▶ [PAGE EXCERPT]:
--------------------------------
In previous posts, we discussed in depth the functional options pattern and listed the benefits of using this pattern over others such as the builder pattern when designing our APIs:
In this one, we are going to apply this pattern to another common use case in our projects, accessing a database. We are going to build a simple ORM to map our User type values from our database.
The go “database/sql” package let us to access to a database, and in most of the cases we can simply use this package directly. But at certain point, we are going to need to create our own package to encapsulate our database logic:
User Package
package User
import (
"database/sql"
_ "github.com/go-sql-driver/mysql"
"github.com/pkg/errors"
)
const source = "user:password@tcp(127.0.0.1:3306)"
// type that maps the user data in the database
type User struct {
Id int
Name string
Surname string
Email string
}
func FindOne(name, surname, email string) (*User, error) {
db, err := sql.Open("mysql", source)
if err != nil {
return nil,
errors.Wrap(err, "error connecting to database")
}
defer db.Close()
err = db.Ping()
if err != nil {
return nil,
errors.Wrap(err, "error reaching the database")
}
u := User{}
q := "select * where name = ? " +
"AND surname = ? AND email = ?"
err = db.
QueryRow(q, name, surname, email).
Scan(&u.Id, &u.Name, &u.Surname, &u.Email)
if err != nil {
return nil,
errors.Wrap(err, "error executing query")
}
return &u, nil
}
package main
import "user"
func main() {
// this API lacks of readability
u, err := user.FindOne("bob", "acme", "[email protected]")
--------------------------------
▶ [TASKS]:
[A] Answer these questions using the Go ORM tutorial:
(i) Which pattern did earlier posts compare the functional options pattern against?
(ii) Which four fields make up the User struct?
(iii) Which message is wrapped around the error when the ping to the database fails?
[B] Extend the Go ORM tutorial, picking up right after its final line of code.
The listing placed after the Go ORM tutorial has no role in this exercise.

▶ [Spatial questions about scenes]:
--------------------------------
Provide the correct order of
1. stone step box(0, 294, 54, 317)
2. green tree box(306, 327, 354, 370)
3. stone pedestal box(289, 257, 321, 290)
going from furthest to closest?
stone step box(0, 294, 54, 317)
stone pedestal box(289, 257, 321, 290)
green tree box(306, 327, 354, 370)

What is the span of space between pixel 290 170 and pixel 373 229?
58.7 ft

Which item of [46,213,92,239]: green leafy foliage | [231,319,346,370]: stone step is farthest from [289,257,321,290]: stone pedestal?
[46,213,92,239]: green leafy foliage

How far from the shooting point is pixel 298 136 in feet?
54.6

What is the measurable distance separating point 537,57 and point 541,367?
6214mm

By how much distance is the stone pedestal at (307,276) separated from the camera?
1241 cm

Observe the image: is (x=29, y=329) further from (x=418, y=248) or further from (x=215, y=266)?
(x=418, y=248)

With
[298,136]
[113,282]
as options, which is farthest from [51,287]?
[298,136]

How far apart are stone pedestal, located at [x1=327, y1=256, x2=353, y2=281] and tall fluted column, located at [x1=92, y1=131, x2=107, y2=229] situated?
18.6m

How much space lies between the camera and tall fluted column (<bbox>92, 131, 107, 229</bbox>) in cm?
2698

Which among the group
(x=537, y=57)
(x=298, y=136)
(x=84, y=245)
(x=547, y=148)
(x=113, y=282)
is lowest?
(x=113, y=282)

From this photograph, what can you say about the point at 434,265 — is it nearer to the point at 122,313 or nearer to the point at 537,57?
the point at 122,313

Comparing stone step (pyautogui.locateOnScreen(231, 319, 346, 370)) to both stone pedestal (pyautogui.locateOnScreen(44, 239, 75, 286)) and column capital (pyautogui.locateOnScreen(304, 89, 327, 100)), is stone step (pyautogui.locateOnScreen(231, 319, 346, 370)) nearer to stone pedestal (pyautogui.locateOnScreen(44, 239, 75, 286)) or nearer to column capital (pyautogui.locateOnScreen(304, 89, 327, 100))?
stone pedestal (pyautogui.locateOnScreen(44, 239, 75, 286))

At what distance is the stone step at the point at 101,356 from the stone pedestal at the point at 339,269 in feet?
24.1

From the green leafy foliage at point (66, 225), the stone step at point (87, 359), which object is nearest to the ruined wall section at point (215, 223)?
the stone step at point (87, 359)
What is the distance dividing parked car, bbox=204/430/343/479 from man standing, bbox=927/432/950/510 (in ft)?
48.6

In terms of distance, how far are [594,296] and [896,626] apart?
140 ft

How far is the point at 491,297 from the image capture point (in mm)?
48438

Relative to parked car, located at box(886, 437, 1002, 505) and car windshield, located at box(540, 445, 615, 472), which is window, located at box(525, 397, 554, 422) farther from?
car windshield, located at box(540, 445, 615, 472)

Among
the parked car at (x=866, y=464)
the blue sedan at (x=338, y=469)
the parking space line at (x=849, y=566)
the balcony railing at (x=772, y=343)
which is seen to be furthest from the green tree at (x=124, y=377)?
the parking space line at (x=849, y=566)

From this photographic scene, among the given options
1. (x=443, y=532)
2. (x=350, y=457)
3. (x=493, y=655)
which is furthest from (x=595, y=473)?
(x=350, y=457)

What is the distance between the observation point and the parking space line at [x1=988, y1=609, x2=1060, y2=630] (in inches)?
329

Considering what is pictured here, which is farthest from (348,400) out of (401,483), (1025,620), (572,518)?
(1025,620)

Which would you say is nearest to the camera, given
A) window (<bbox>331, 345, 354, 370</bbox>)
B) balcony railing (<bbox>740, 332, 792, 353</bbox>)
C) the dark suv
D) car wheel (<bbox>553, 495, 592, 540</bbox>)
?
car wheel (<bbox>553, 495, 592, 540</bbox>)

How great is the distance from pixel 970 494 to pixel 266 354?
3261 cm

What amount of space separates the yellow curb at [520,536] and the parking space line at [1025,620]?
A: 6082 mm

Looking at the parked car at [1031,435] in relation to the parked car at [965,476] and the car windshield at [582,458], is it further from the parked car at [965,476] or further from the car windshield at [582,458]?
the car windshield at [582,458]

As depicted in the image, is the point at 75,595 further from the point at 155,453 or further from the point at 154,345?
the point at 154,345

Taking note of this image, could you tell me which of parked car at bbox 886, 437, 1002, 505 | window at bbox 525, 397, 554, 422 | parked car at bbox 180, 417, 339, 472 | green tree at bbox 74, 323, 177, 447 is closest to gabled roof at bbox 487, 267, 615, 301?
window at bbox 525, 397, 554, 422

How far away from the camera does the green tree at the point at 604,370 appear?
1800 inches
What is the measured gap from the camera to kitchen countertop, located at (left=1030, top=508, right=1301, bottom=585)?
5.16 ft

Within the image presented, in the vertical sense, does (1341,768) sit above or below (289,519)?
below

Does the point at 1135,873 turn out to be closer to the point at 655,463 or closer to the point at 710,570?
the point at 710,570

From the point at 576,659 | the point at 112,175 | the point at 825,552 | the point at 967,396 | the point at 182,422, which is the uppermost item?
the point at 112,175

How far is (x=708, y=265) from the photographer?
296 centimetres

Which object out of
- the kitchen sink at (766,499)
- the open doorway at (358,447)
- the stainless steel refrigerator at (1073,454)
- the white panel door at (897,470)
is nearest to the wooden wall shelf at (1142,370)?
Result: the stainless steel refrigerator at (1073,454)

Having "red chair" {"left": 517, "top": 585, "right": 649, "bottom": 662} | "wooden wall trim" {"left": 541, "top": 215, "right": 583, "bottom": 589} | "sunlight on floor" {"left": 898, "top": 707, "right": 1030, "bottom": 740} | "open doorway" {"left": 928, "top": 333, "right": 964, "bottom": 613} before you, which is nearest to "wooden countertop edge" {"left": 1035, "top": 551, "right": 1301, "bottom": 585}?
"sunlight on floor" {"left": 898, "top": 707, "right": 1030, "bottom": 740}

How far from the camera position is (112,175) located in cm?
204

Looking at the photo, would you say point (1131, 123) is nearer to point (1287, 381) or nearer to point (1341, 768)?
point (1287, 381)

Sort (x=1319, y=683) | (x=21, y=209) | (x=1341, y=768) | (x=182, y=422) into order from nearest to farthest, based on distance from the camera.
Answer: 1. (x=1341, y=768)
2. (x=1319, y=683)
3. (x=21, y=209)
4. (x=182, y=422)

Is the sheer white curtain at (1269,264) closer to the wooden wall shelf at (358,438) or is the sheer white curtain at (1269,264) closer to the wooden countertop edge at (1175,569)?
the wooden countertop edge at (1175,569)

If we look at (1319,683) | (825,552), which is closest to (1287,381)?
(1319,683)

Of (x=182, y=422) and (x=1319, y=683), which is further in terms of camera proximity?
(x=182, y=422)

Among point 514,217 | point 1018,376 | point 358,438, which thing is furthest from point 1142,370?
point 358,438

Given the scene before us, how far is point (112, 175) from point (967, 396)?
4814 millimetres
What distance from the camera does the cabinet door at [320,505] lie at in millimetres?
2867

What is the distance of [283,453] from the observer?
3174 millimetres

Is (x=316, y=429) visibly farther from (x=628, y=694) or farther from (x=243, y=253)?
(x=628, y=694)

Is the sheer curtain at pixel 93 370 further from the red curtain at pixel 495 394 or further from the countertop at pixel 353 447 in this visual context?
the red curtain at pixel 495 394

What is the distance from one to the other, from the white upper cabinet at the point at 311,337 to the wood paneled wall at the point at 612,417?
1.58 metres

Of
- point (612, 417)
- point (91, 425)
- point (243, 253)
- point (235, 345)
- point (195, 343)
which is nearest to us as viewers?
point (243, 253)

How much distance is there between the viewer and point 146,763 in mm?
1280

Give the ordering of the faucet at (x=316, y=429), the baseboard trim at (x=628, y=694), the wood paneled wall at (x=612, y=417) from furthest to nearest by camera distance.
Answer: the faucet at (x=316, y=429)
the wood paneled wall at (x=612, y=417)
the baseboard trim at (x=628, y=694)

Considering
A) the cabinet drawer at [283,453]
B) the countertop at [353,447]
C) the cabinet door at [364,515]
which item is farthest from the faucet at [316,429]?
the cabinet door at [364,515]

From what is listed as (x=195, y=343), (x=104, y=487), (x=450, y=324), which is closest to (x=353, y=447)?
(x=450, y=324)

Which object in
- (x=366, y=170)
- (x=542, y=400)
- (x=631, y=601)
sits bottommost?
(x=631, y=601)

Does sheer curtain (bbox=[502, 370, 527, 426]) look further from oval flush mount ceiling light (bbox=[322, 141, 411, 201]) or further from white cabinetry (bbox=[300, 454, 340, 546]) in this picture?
--------------------------------
▶ [EXPECTED RESULTS]:
[A]
(i) The builder pattern.
(ii) Id, Name, Surname and Email.
(iii) "error reaching the database"

[B]
}
In the previous posts, we saw the problems with this type of API approach. The major problem with this API is that if we need to add another filter to the FindOne function, we are going to break the backward compatibility and force the consumer to change his code. Another problem we face is that we have to memorize or inspect the function code to figure the order of the parameters, and their default values. Also, is hard to read and test this code.
Builder pattern
One improvement to our API, is to use the builder pattern:
Builder
package User
import (
"database/sql"
"fmt"
_ "github.com/go-sql-driver/mysql"
"github.com/pkg/errors"
"strings"
)
const source = "user:password@tcp(127.0.0.1:3306)"
type User struct {
Id int
Name string
Surname string
Email string
}
type Builder struct {
query string
}
func (b *Builder) Build() (*User, error) {
// connect to the database and with
// the value built with the builder
// execute the query and return the user
// using the database/sql package
// ...
}
// init the query
func (b *Builder) Find() *Builder {
b.query = "SELECT * FROM users"
return b
}
// appends WHERE to the query
// value inside the builder type value
func (b *Builder) Where(q string, arg interface{}) *Builder {
b.query = strings.Join(
[]string{b.query, "WHERE", fmt.Sprintf(q, arg)}, " ")
return b
}
// appends AND parameter = value to the query
// value inside the builder type value
func (b *Builder) And(q string, arg interface{}) *Builder {
b.query = strings.Join(
[]string{b.query, "AND", fmt.Sprintf(q, arg)}, " ")
return b
}
func (b *Builder) Or(q string, arg interface{}) *Builder {
b.query = strings.Join(
[]string{b.query, "OR", fmt.Sprintf(q, arg)}, " ")
return b
}
func (b *Builder) First() *Builder {
b.query = strings.Join(
[]string{b.query, "LIMIT 1"}, " ")
return b
}
The consumer’s code results more comfortable to read now:
package main
import (
"log"
"user"
)
func main() {
u, err := user.Builder{}.
Where("email = %s", "[email protected]").
And("name = %s", "Bob").
Or("surname = %s", "Acme").
First().
Build()
if err != nil {
log.Fatal("error retrieving the user")
}
log.Println(u)
}
With the builder pattern we get rid of the parameters order problem, the default values problem, and makes the code easier to read and test.
In the other hand, we have to create a builder for every concrete type, and we still have to pass in some builder methods a parameter value.
Functional Options
Maybe we can improve this design with Functional Options. We are going to extract some methods and options from the user package to a db package to let us to reuse them in another domain’s data.
DB package with functional options
package db
import (
"fmt"
"strings"
)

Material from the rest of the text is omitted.